Required task 1.
Answer these from the Browns-Bengals preview below:
(a) What record do the Browns carry into Week 17?
(b) According to the preview, a sweep would be the Browns' first of the Bengals in consecutive years since which seasons?
(c) How many rushing yards does Nick Chubb have entering Week 17?
Required task 2. Repeat word for word the stretch of the Browns-Bengals preview below from "For the Bengals, it" through "with a big win.".

It has been a disappointing season for the Ohio teams in 2019. The Browns enter Week 17 on a two-game losing streak, sitting at 6-9 and out of the playoffs despite lofty preseason expectations. The 1-14 Bengals have already locked up the No. 1 pick in the 2020 Draft and will have the league's worst record at the end of the year.

For the Bengals, it could be an offseason of massive change. When you hold the No. 1 pick, the obvious thought is that your franchise will be drafting a quarterback, which could make Sunday the final game of Andy Dalton's Bengals career. Dalton holds numerous franchise records for the Bengals and led them to multiple playoff appearances, but this could be his swan song in the orange and black, and there is little doubt he would want to end his Cincinnati career with a big win.   

The Browns, however, would love to finish the year on a positive note by beating the Bengals and sweeping the Battle of Ohio for the second straight season. It would mark the first time the Browns had swept the Bengals in consecutive years since 2001-02. A win would also give the Browns a 4-2 record in the AFC North, which would be the team's best record in the AFC North in franchise history. Those are things that the Browns can take into the offseason to try and build some positive momentum headed into 2020, which is important. 

With that being said, let's look at the winning mix to achieve just that in Week 17 against the Bengals.

1. Feed Nick Chubb and lock up the rushing title

Chubb has the been the brightest of bright spots for the Browns this year and enters Week 17 with 1,453 yards rushing, most in the NFL. He holds a 92-yard cushion over Christian McCaffrey, and I think that getting the ball into Chubb's hands early in often will lead to both a team win and an incredible accolade.

Material shown.
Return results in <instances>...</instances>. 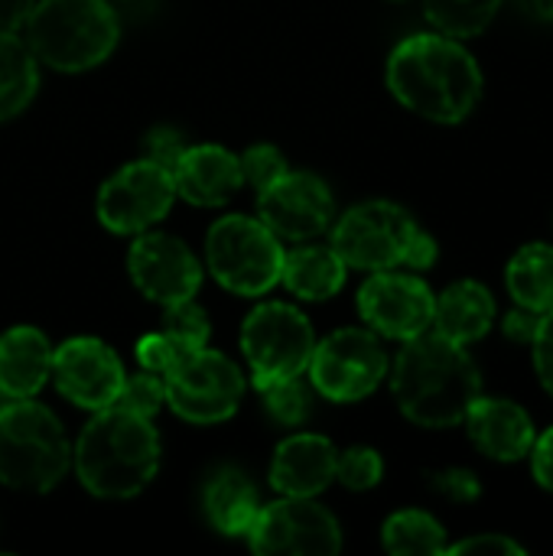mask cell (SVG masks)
Here are the masks:
<instances>
[{
	"instance_id": "cell-1",
	"label": "cell",
	"mask_w": 553,
	"mask_h": 556,
	"mask_svg": "<svg viewBox=\"0 0 553 556\" xmlns=\"http://www.w3.org/2000/svg\"><path fill=\"white\" fill-rule=\"evenodd\" d=\"M388 88L407 111L433 124H460L482 98V68L463 39L417 33L394 46Z\"/></svg>"
},
{
	"instance_id": "cell-2",
	"label": "cell",
	"mask_w": 553,
	"mask_h": 556,
	"mask_svg": "<svg viewBox=\"0 0 553 556\" xmlns=\"http://www.w3.org/2000/svg\"><path fill=\"white\" fill-rule=\"evenodd\" d=\"M391 391L411 424L450 430L466 420L473 401L482 394V375L466 345L427 329L398 352Z\"/></svg>"
},
{
	"instance_id": "cell-3",
	"label": "cell",
	"mask_w": 553,
	"mask_h": 556,
	"mask_svg": "<svg viewBox=\"0 0 553 556\" xmlns=\"http://www.w3.org/2000/svg\"><path fill=\"white\" fill-rule=\"evenodd\" d=\"M72 463L91 495L134 498L160 469V437L147 417L111 404L95 410L75 443Z\"/></svg>"
},
{
	"instance_id": "cell-4",
	"label": "cell",
	"mask_w": 553,
	"mask_h": 556,
	"mask_svg": "<svg viewBox=\"0 0 553 556\" xmlns=\"http://www.w3.org/2000/svg\"><path fill=\"white\" fill-rule=\"evenodd\" d=\"M121 36L108 0H39L23 23V42L36 62L55 72H85L101 65Z\"/></svg>"
},
{
	"instance_id": "cell-5",
	"label": "cell",
	"mask_w": 553,
	"mask_h": 556,
	"mask_svg": "<svg viewBox=\"0 0 553 556\" xmlns=\"http://www.w3.org/2000/svg\"><path fill=\"white\" fill-rule=\"evenodd\" d=\"M72 466V450L59 417L26 401L0 407V482L20 492H49Z\"/></svg>"
},
{
	"instance_id": "cell-6",
	"label": "cell",
	"mask_w": 553,
	"mask_h": 556,
	"mask_svg": "<svg viewBox=\"0 0 553 556\" xmlns=\"http://www.w3.org/2000/svg\"><path fill=\"white\" fill-rule=\"evenodd\" d=\"M205 261L225 290L238 296H264L280 283L284 248L261 218L225 215L209 228Z\"/></svg>"
},
{
	"instance_id": "cell-7",
	"label": "cell",
	"mask_w": 553,
	"mask_h": 556,
	"mask_svg": "<svg viewBox=\"0 0 553 556\" xmlns=\"http://www.w3.org/2000/svg\"><path fill=\"white\" fill-rule=\"evenodd\" d=\"M163 384L166 404L189 424H222L244 397V378L238 365L209 345L183 349L163 371Z\"/></svg>"
},
{
	"instance_id": "cell-8",
	"label": "cell",
	"mask_w": 553,
	"mask_h": 556,
	"mask_svg": "<svg viewBox=\"0 0 553 556\" xmlns=\"http://www.w3.org/2000/svg\"><path fill=\"white\" fill-rule=\"evenodd\" d=\"M313 388L336 404H355L368 397L388 375V355L378 332L372 329H339L316 342L310 358Z\"/></svg>"
},
{
	"instance_id": "cell-9",
	"label": "cell",
	"mask_w": 553,
	"mask_h": 556,
	"mask_svg": "<svg viewBox=\"0 0 553 556\" xmlns=\"http://www.w3.org/2000/svg\"><path fill=\"white\" fill-rule=\"evenodd\" d=\"M313 349L316 332L290 303H264L241 326V352L251 365L254 384L303 375L310 368Z\"/></svg>"
},
{
	"instance_id": "cell-10",
	"label": "cell",
	"mask_w": 553,
	"mask_h": 556,
	"mask_svg": "<svg viewBox=\"0 0 553 556\" xmlns=\"http://www.w3.org/2000/svg\"><path fill=\"white\" fill-rule=\"evenodd\" d=\"M417 228L420 225L394 202H362L336 222L332 248L345 267L391 270L404 267V254Z\"/></svg>"
},
{
	"instance_id": "cell-11",
	"label": "cell",
	"mask_w": 553,
	"mask_h": 556,
	"mask_svg": "<svg viewBox=\"0 0 553 556\" xmlns=\"http://www.w3.org/2000/svg\"><path fill=\"white\" fill-rule=\"evenodd\" d=\"M244 538L254 554L332 556L342 551L339 521L313 498L297 495H284L274 505H261Z\"/></svg>"
},
{
	"instance_id": "cell-12",
	"label": "cell",
	"mask_w": 553,
	"mask_h": 556,
	"mask_svg": "<svg viewBox=\"0 0 553 556\" xmlns=\"http://www.w3.org/2000/svg\"><path fill=\"white\" fill-rule=\"evenodd\" d=\"M176 199L173 173L153 160L121 166L98 192V222L114 235H140L153 228Z\"/></svg>"
},
{
	"instance_id": "cell-13",
	"label": "cell",
	"mask_w": 553,
	"mask_h": 556,
	"mask_svg": "<svg viewBox=\"0 0 553 556\" xmlns=\"http://www.w3.org/2000/svg\"><path fill=\"white\" fill-rule=\"evenodd\" d=\"M433 290L414 277L391 270H375L359 290V313L372 332L385 339H414L433 326Z\"/></svg>"
},
{
	"instance_id": "cell-14",
	"label": "cell",
	"mask_w": 553,
	"mask_h": 556,
	"mask_svg": "<svg viewBox=\"0 0 553 556\" xmlns=\"http://www.w3.org/2000/svg\"><path fill=\"white\" fill-rule=\"evenodd\" d=\"M257 218L280 241H313L332 225L336 202L319 176L287 169L277 182L261 189Z\"/></svg>"
},
{
	"instance_id": "cell-15",
	"label": "cell",
	"mask_w": 553,
	"mask_h": 556,
	"mask_svg": "<svg viewBox=\"0 0 553 556\" xmlns=\"http://www.w3.org/2000/svg\"><path fill=\"white\" fill-rule=\"evenodd\" d=\"M55 391L85 410H104L117 401L124 384V365L114 355L111 345L91 336H78L62 342L52 352V371Z\"/></svg>"
},
{
	"instance_id": "cell-16",
	"label": "cell",
	"mask_w": 553,
	"mask_h": 556,
	"mask_svg": "<svg viewBox=\"0 0 553 556\" xmlns=\"http://www.w3.org/2000/svg\"><path fill=\"white\" fill-rule=\"evenodd\" d=\"M127 270L134 287L160 306L192 300L202 287V264L196 254L179 238L160 231H140V238L130 244Z\"/></svg>"
},
{
	"instance_id": "cell-17",
	"label": "cell",
	"mask_w": 553,
	"mask_h": 556,
	"mask_svg": "<svg viewBox=\"0 0 553 556\" xmlns=\"http://www.w3.org/2000/svg\"><path fill=\"white\" fill-rule=\"evenodd\" d=\"M466 430L469 440L479 446L495 463H518L531 453L535 446V424L528 410L515 401L505 397H476L469 414H466Z\"/></svg>"
},
{
	"instance_id": "cell-18",
	"label": "cell",
	"mask_w": 553,
	"mask_h": 556,
	"mask_svg": "<svg viewBox=\"0 0 553 556\" xmlns=\"http://www.w3.org/2000/svg\"><path fill=\"white\" fill-rule=\"evenodd\" d=\"M173 182H176V195H183L192 205L212 208L231 202L244 186V176L231 150L218 143H199L183 150V156L173 166Z\"/></svg>"
},
{
	"instance_id": "cell-19",
	"label": "cell",
	"mask_w": 553,
	"mask_h": 556,
	"mask_svg": "<svg viewBox=\"0 0 553 556\" xmlns=\"http://www.w3.org/2000/svg\"><path fill=\"white\" fill-rule=\"evenodd\" d=\"M336 463L339 453L326 437L297 433L277 446L271 463V485L280 495L316 498L323 489L336 482Z\"/></svg>"
},
{
	"instance_id": "cell-20",
	"label": "cell",
	"mask_w": 553,
	"mask_h": 556,
	"mask_svg": "<svg viewBox=\"0 0 553 556\" xmlns=\"http://www.w3.org/2000/svg\"><path fill=\"white\" fill-rule=\"evenodd\" d=\"M52 371V345L33 326H16L0 336V391L10 401H26L42 391Z\"/></svg>"
},
{
	"instance_id": "cell-21",
	"label": "cell",
	"mask_w": 553,
	"mask_h": 556,
	"mask_svg": "<svg viewBox=\"0 0 553 556\" xmlns=\"http://www.w3.org/2000/svg\"><path fill=\"white\" fill-rule=\"evenodd\" d=\"M495 323V296L479 280H456L433 300V329L460 345L489 336Z\"/></svg>"
},
{
	"instance_id": "cell-22",
	"label": "cell",
	"mask_w": 553,
	"mask_h": 556,
	"mask_svg": "<svg viewBox=\"0 0 553 556\" xmlns=\"http://www.w3.org/2000/svg\"><path fill=\"white\" fill-rule=\"evenodd\" d=\"M280 283L310 303L329 300L345 283V261L336 254L332 244H303L290 254H284Z\"/></svg>"
},
{
	"instance_id": "cell-23",
	"label": "cell",
	"mask_w": 553,
	"mask_h": 556,
	"mask_svg": "<svg viewBox=\"0 0 553 556\" xmlns=\"http://www.w3.org/2000/svg\"><path fill=\"white\" fill-rule=\"evenodd\" d=\"M257 511H261L257 489L251 485V479L244 472L222 469L205 485V515H209L215 531H222L228 538L248 534V528L254 525Z\"/></svg>"
},
{
	"instance_id": "cell-24",
	"label": "cell",
	"mask_w": 553,
	"mask_h": 556,
	"mask_svg": "<svg viewBox=\"0 0 553 556\" xmlns=\"http://www.w3.org/2000/svg\"><path fill=\"white\" fill-rule=\"evenodd\" d=\"M505 287L512 300L525 309H553V244H525L505 267Z\"/></svg>"
},
{
	"instance_id": "cell-25",
	"label": "cell",
	"mask_w": 553,
	"mask_h": 556,
	"mask_svg": "<svg viewBox=\"0 0 553 556\" xmlns=\"http://www.w3.org/2000/svg\"><path fill=\"white\" fill-rule=\"evenodd\" d=\"M39 88V62L16 33L0 29V121L16 117Z\"/></svg>"
},
{
	"instance_id": "cell-26",
	"label": "cell",
	"mask_w": 553,
	"mask_h": 556,
	"mask_svg": "<svg viewBox=\"0 0 553 556\" xmlns=\"http://www.w3.org/2000/svg\"><path fill=\"white\" fill-rule=\"evenodd\" d=\"M381 544L394 556H433L447 554V531L443 525L417 508L398 511L381 528Z\"/></svg>"
},
{
	"instance_id": "cell-27",
	"label": "cell",
	"mask_w": 553,
	"mask_h": 556,
	"mask_svg": "<svg viewBox=\"0 0 553 556\" xmlns=\"http://www.w3.org/2000/svg\"><path fill=\"white\" fill-rule=\"evenodd\" d=\"M502 0H424L427 20L437 26V33L453 39H473L479 36L499 13Z\"/></svg>"
},
{
	"instance_id": "cell-28",
	"label": "cell",
	"mask_w": 553,
	"mask_h": 556,
	"mask_svg": "<svg viewBox=\"0 0 553 556\" xmlns=\"http://www.w3.org/2000/svg\"><path fill=\"white\" fill-rule=\"evenodd\" d=\"M257 391H261L264 407H267V414H271L274 424H280V427H300V424H306L310 407H313V394L300 381V375L261 381Z\"/></svg>"
},
{
	"instance_id": "cell-29",
	"label": "cell",
	"mask_w": 553,
	"mask_h": 556,
	"mask_svg": "<svg viewBox=\"0 0 553 556\" xmlns=\"http://www.w3.org/2000/svg\"><path fill=\"white\" fill-rule=\"evenodd\" d=\"M117 407H127L140 417H153L163 404H166V384H163V375L156 371H147L140 368L137 375H124V384H121V394L114 401Z\"/></svg>"
},
{
	"instance_id": "cell-30",
	"label": "cell",
	"mask_w": 553,
	"mask_h": 556,
	"mask_svg": "<svg viewBox=\"0 0 553 556\" xmlns=\"http://www.w3.org/2000/svg\"><path fill=\"white\" fill-rule=\"evenodd\" d=\"M385 476V463L372 446H352L345 453H339L336 463V479L352 489V492H368L381 482Z\"/></svg>"
},
{
	"instance_id": "cell-31",
	"label": "cell",
	"mask_w": 553,
	"mask_h": 556,
	"mask_svg": "<svg viewBox=\"0 0 553 556\" xmlns=\"http://www.w3.org/2000/svg\"><path fill=\"white\" fill-rule=\"evenodd\" d=\"M163 323H166L163 332H166L169 339H176L179 345H186V349H202V345H209V316H205V309L196 306L192 300L169 303Z\"/></svg>"
},
{
	"instance_id": "cell-32",
	"label": "cell",
	"mask_w": 553,
	"mask_h": 556,
	"mask_svg": "<svg viewBox=\"0 0 553 556\" xmlns=\"http://www.w3.org/2000/svg\"><path fill=\"white\" fill-rule=\"evenodd\" d=\"M238 163H241L244 182L254 186L257 192L267 189L271 182H277V179L290 169L287 160H284V153H280L277 147H271V143H254V147H248V150L238 156Z\"/></svg>"
},
{
	"instance_id": "cell-33",
	"label": "cell",
	"mask_w": 553,
	"mask_h": 556,
	"mask_svg": "<svg viewBox=\"0 0 553 556\" xmlns=\"http://www.w3.org/2000/svg\"><path fill=\"white\" fill-rule=\"evenodd\" d=\"M183 349H186V345H179V342L169 339L166 332H153V336H143V339L137 342V362H140V368L163 375V371L176 362V355H179Z\"/></svg>"
},
{
	"instance_id": "cell-34",
	"label": "cell",
	"mask_w": 553,
	"mask_h": 556,
	"mask_svg": "<svg viewBox=\"0 0 553 556\" xmlns=\"http://www.w3.org/2000/svg\"><path fill=\"white\" fill-rule=\"evenodd\" d=\"M430 485H433L440 495H447L450 502H460V505L476 502V498L482 495V485H479L476 472H469V469H447V472H433V476H430Z\"/></svg>"
},
{
	"instance_id": "cell-35",
	"label": "cell",
	"mask_w": 553,
	"mask_h": 556,
	"mask_svg": "<svg viewBox=\"0 0 553 556\" xmlns=\"http://www.w3.org/2000/svg\"><path fill=\"white\" fill-rule=\"evenodd\" d=\"M531 349H535L538 381H541V388L553 397V309L541 313V323H538V332L531 339Z\"/></svg>"
},
{
	"instance_id": "cell-36",
	"label": "cell",
	"mask_w": 553,
	"mask_h": 556,
	"mask_svg": "<svg viewBox=\"0 0 553 556\" xmlns=\"http://www.w3.org/2000/svg\"><path fill=\"white\" fill-rule=\"evenodd\" d=\"M447 554H479V556H525V547L505 534H476L460 544H447Z\"/></svg>"
},
{
	"instance_id": "cell-37",
	"label": "cell",
	"mask_w": 553,
	"mask_h": 556,
	"mask_svg": "<svg viewBox=\"0 0 553 556\" xmlns=\"http://www.w3.org/2000/svg\"><path fill=\"white\" fill-rule=\"evenodd\" d=\"M183 150H186L183 134H176V130H169V127H160V130H153V134L147 137V160L166 166L169 173H173L176 160L183 156Z\"/></svg>"
},
{
	"instance_id": "cell-38",
	"label": "cell",
	"mask_w": 553,
	"mask_h": 556,
	"mask_svg": "<svg viewBox=\"0 0 553 556\" xmlns=\"http://www.w3.org/2000/svg\"><path fill=\"white\" fill-rule=\"evenodd\" d=\"M528 459H531L535 482L553 495V427L544 430L541 437H535V446H531Z\"/></svg>"
},
{
	"instance_id": "cell-39",
	"label": "cell",
	"mask_w": 553,
	"mask_h": 556,
	"mask_svg": "<svg viewBox=\"0 0 553 556\" xmlns=\"http://www.w3.org/2000/svg\"><path fill=\"white\" fill-rule=\"evenodd\" d=\"M538 323H541V313L518 306V309H512V313L502 319V332H505L512 342L531 345V339H535V332H538Z\"/></svg>"
},
{
	"instance_id": "cell-40",
	"label": "cell",
	"mask_w": 553,
	"mask_h": 556,
	"mask_svg": "<svg viewBox=\"0 0 553 556\" xmlns=\"http://www.w3.org/2000/svg\"><path fill=\"white\" fill-rule=\"evenodd\" d=\"M433 264H437V241H433L424 228H417L414 238H411V244H407L404 267H411V270H427V267H433Z\"/></svg>"
},
{
	"instance_id": "cell-41",
	"label": "cell",
	"mask_w": 553,
	"mask_h": 556,
	"mask_svg": "<svg viewBox=\"0 0 553 556\" xmlns=\"http://www.w3.org/2000/svg\"><path fill=\"white\" fill-rule=\"evenodd\" d=\"M33 3H36V0H0V29H3V33L23 29V23H26Z\"/></svg>"
},
{
	"instance_id": "cell-42",
	"label": "cell",
	"mask_w": 553,
	"mask_h": 556,
	"mask_svg": "<svg viewBox=\"0 0 553 556\" xmlns=\"http://www.w3.org/2000/svg\"><path fill=\"white\" fill-rule=\"evenodd\" d=\"M521 10L528 16H538V20H553V0H518Z\"/></svg>"
}]
</instances>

Task result 1.
(a) 6-9
(b) 2001-02
(c) 1,453

Task result 2.
For the Bengals, it could be an offseason of massive change. When you hold the No. 1 pick, the obvious thought is that your franchise will be drafting a quarterback, which could make Sunday the final game of Andy Dalton's Bengals career. Dalton holds numerous franchise records for the Bengals and led them to multiple playoff appearances, but this could be his swan song in the orange and black, and there is little doubt he would want to end his Cincinnati career with a big win.